*Information provided*:
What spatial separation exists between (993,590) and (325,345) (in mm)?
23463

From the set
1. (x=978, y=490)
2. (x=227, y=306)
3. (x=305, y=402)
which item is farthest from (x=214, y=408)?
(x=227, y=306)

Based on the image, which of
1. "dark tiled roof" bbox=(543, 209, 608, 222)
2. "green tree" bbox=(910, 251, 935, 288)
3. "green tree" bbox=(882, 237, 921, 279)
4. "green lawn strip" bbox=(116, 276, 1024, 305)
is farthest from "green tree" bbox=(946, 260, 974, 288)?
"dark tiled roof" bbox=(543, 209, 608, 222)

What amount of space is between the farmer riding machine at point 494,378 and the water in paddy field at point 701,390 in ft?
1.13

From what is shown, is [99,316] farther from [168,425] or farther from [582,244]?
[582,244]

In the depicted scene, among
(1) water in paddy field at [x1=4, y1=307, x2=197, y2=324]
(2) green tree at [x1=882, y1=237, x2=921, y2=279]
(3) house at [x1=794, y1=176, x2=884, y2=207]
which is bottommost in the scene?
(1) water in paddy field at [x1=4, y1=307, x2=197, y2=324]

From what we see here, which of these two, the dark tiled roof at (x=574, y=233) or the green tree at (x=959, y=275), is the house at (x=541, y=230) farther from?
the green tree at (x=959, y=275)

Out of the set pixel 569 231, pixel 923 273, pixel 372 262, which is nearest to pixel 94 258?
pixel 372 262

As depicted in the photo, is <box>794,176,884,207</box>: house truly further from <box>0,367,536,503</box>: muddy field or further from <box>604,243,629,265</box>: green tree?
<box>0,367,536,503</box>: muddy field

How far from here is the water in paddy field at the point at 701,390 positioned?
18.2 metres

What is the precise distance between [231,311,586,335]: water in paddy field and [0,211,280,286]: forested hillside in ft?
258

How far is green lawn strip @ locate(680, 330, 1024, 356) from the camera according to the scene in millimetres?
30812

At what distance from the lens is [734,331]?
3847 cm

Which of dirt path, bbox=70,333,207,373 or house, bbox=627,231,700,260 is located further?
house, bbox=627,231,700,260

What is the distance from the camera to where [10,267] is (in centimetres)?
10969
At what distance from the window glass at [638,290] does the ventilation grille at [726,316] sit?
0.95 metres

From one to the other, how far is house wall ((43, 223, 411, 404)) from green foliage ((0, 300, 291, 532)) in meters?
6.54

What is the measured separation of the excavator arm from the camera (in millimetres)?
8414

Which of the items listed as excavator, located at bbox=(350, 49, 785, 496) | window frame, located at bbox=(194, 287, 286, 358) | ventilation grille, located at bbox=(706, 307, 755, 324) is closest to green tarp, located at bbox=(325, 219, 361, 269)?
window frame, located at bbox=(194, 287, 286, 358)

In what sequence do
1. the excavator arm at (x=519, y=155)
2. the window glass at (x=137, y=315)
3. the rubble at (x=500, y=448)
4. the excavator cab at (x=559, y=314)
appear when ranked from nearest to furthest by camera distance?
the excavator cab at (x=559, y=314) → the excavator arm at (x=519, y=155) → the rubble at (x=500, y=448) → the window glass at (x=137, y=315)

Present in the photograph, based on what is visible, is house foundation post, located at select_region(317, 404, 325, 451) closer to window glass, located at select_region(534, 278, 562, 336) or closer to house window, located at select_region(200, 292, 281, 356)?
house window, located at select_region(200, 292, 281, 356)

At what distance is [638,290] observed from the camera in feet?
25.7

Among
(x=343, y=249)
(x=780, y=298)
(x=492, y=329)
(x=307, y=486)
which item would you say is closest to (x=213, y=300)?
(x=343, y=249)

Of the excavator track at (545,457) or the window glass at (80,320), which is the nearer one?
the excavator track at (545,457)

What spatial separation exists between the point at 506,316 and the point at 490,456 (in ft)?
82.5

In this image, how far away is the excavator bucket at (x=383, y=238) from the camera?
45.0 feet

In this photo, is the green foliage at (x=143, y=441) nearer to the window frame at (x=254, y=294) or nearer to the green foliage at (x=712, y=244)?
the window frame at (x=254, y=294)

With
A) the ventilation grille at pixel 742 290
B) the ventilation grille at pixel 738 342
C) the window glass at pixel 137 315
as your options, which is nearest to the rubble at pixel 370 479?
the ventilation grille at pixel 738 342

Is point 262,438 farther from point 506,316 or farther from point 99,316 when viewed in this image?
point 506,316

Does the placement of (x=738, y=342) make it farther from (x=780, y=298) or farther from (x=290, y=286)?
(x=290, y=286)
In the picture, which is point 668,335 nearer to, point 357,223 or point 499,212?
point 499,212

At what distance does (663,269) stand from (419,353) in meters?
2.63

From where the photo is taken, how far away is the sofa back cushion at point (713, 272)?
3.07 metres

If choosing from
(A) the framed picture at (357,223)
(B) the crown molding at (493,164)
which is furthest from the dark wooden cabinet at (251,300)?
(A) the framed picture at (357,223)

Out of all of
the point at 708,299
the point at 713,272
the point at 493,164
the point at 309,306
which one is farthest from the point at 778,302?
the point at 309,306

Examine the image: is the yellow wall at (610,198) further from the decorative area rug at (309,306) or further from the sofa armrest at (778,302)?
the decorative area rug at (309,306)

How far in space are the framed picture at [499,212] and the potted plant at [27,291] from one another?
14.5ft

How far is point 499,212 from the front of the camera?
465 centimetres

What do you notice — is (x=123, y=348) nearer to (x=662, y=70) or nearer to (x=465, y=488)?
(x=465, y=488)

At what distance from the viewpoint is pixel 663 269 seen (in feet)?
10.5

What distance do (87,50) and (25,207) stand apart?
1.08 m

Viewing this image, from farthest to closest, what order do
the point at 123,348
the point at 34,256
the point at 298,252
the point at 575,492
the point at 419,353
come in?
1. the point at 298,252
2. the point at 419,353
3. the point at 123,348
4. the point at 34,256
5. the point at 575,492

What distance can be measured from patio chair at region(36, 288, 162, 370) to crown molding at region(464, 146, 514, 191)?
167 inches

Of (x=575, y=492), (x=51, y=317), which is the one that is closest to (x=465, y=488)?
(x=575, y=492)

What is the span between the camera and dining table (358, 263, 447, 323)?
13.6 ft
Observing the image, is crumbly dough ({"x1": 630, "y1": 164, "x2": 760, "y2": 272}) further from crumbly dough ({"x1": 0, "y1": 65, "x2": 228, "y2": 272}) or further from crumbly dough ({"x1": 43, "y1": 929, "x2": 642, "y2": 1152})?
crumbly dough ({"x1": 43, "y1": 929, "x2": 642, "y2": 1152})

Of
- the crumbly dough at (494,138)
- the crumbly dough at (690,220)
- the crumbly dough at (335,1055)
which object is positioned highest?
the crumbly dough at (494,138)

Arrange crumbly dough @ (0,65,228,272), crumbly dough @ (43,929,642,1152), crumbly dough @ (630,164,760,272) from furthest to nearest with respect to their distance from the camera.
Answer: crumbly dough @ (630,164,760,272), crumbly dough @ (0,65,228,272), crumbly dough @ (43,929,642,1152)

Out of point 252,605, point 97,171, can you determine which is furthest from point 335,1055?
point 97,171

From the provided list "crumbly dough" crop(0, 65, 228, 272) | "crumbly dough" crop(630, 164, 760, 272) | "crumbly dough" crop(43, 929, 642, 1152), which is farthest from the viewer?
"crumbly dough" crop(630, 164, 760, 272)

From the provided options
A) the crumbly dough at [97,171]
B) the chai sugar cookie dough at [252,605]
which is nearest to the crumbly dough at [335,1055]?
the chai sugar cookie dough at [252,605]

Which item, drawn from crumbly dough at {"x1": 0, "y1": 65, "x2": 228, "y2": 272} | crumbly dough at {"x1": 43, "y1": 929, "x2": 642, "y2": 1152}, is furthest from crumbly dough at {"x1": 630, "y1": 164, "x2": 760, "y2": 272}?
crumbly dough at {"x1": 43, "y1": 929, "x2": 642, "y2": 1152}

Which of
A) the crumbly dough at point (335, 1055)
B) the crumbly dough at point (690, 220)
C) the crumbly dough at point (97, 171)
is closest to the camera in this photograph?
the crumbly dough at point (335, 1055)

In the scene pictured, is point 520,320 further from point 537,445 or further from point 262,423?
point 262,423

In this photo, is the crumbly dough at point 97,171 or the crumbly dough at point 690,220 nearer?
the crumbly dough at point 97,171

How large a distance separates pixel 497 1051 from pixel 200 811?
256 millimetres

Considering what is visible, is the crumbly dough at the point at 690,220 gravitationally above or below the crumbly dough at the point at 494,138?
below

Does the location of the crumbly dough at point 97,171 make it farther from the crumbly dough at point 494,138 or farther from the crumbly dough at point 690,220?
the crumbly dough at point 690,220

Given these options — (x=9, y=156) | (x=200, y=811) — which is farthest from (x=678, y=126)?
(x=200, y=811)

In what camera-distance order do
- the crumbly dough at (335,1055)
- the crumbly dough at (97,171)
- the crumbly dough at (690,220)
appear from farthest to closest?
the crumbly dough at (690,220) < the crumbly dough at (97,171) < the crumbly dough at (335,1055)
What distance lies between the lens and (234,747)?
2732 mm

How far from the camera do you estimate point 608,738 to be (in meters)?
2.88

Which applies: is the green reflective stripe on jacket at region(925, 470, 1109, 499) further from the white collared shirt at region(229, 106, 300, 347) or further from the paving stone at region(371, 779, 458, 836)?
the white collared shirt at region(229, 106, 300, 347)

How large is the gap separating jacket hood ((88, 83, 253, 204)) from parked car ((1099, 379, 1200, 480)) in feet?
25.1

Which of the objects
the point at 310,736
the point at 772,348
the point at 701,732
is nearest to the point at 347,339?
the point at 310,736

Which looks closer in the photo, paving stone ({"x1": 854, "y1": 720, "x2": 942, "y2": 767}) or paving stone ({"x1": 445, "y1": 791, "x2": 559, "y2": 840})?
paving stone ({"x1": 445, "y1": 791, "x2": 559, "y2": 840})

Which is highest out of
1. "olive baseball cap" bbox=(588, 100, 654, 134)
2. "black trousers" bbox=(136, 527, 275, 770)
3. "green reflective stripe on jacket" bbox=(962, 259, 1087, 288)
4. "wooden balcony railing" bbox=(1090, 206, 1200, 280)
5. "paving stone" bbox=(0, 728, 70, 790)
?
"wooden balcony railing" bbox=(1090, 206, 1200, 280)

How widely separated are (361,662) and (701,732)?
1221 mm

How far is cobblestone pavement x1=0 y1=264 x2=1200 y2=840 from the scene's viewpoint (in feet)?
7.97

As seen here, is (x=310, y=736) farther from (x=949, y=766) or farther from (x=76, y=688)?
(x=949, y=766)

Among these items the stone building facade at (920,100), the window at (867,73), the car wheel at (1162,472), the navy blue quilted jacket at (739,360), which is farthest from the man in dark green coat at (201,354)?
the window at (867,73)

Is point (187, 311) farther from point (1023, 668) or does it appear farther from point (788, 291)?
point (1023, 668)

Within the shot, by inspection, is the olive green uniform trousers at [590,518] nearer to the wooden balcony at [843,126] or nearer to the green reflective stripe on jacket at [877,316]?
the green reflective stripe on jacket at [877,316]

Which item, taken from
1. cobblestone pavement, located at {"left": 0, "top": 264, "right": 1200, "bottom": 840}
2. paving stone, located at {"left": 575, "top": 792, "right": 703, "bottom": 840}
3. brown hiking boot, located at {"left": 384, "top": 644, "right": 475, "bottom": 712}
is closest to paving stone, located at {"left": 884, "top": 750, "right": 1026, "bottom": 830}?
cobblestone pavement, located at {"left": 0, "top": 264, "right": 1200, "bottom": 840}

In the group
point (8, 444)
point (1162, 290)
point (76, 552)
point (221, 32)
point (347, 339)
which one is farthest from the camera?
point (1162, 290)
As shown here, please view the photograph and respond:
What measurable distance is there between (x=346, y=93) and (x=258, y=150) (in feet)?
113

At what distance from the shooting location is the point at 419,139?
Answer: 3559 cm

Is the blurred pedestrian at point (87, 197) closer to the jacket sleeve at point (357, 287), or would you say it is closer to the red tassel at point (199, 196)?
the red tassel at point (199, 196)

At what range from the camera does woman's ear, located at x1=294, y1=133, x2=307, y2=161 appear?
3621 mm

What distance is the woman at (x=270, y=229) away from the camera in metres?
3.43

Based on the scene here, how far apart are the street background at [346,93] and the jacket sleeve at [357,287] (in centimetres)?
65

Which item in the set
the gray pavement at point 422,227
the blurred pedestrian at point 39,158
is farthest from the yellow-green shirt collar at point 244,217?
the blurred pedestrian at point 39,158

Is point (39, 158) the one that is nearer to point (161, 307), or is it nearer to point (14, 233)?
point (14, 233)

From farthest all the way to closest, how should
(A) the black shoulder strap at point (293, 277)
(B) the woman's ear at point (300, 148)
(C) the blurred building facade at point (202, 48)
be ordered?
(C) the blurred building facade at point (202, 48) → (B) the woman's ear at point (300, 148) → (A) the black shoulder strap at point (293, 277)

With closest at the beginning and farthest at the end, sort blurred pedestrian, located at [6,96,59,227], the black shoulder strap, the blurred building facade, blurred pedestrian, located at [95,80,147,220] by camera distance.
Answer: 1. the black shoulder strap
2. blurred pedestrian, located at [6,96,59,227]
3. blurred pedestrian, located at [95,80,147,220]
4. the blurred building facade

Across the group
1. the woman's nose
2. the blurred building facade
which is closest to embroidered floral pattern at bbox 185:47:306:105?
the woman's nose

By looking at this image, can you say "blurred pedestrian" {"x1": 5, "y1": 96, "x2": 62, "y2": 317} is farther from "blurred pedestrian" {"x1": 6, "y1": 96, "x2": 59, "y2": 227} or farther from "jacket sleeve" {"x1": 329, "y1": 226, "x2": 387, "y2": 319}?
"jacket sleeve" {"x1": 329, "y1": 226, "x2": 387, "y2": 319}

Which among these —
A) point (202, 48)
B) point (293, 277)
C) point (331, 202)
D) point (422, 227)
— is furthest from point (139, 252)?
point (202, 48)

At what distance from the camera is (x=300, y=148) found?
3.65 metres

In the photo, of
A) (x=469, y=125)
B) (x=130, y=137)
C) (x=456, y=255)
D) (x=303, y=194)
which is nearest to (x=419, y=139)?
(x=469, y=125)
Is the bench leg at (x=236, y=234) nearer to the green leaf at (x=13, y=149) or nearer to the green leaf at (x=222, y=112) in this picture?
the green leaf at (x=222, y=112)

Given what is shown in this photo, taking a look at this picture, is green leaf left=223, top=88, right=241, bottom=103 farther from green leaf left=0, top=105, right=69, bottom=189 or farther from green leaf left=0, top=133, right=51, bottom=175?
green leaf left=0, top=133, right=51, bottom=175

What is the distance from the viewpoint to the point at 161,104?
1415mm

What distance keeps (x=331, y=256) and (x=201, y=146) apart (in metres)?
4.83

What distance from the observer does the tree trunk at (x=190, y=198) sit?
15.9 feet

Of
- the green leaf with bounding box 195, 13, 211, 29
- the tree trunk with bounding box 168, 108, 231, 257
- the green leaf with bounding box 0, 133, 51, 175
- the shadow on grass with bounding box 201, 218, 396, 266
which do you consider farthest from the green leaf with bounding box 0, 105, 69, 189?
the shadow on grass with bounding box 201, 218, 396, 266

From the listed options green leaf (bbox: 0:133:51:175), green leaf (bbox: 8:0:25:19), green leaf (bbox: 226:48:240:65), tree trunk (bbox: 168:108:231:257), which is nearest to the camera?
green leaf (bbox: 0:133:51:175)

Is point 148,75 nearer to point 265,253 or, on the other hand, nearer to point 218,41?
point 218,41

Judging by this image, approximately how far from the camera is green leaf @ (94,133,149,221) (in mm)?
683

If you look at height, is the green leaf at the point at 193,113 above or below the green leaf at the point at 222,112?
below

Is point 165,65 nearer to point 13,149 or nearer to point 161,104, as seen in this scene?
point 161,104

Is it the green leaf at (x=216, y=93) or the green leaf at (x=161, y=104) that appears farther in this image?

*Task to carry out*: Copy, character for character, the lines from the line that holds "From the listed" through the final line of the records above.

*Answer below*:
From the listed options green leaf (bbox: 0:133:51:175), green leaf (bbox: 8:0:25:19), green leaf (bbox: 226:48:240:65), tree trunk (bbox: 168:108:231:257), which is nearest to the camera?
green leaf (bbox: 0:133:51:175)

Is point 148,75 nearer to point 265,253 or, on the other hand, nearer to point 218,41?
point 218,41

Judging by this image, approximately how far from the camera is green leaf @ (94,133,149,221) (in mm)?
683

If you look at height, is the green leaf at the point at 193,113 above or below the green leaf at the point at 222,112?
below

Is point 165,65 nearer to point 13,149 or nearer to point 161,104, as seen in this scene?
point 161,104

Is it the green leaf at (x=216, y=93) or the green leaf at (x=161, y=104) that appears farther in this image?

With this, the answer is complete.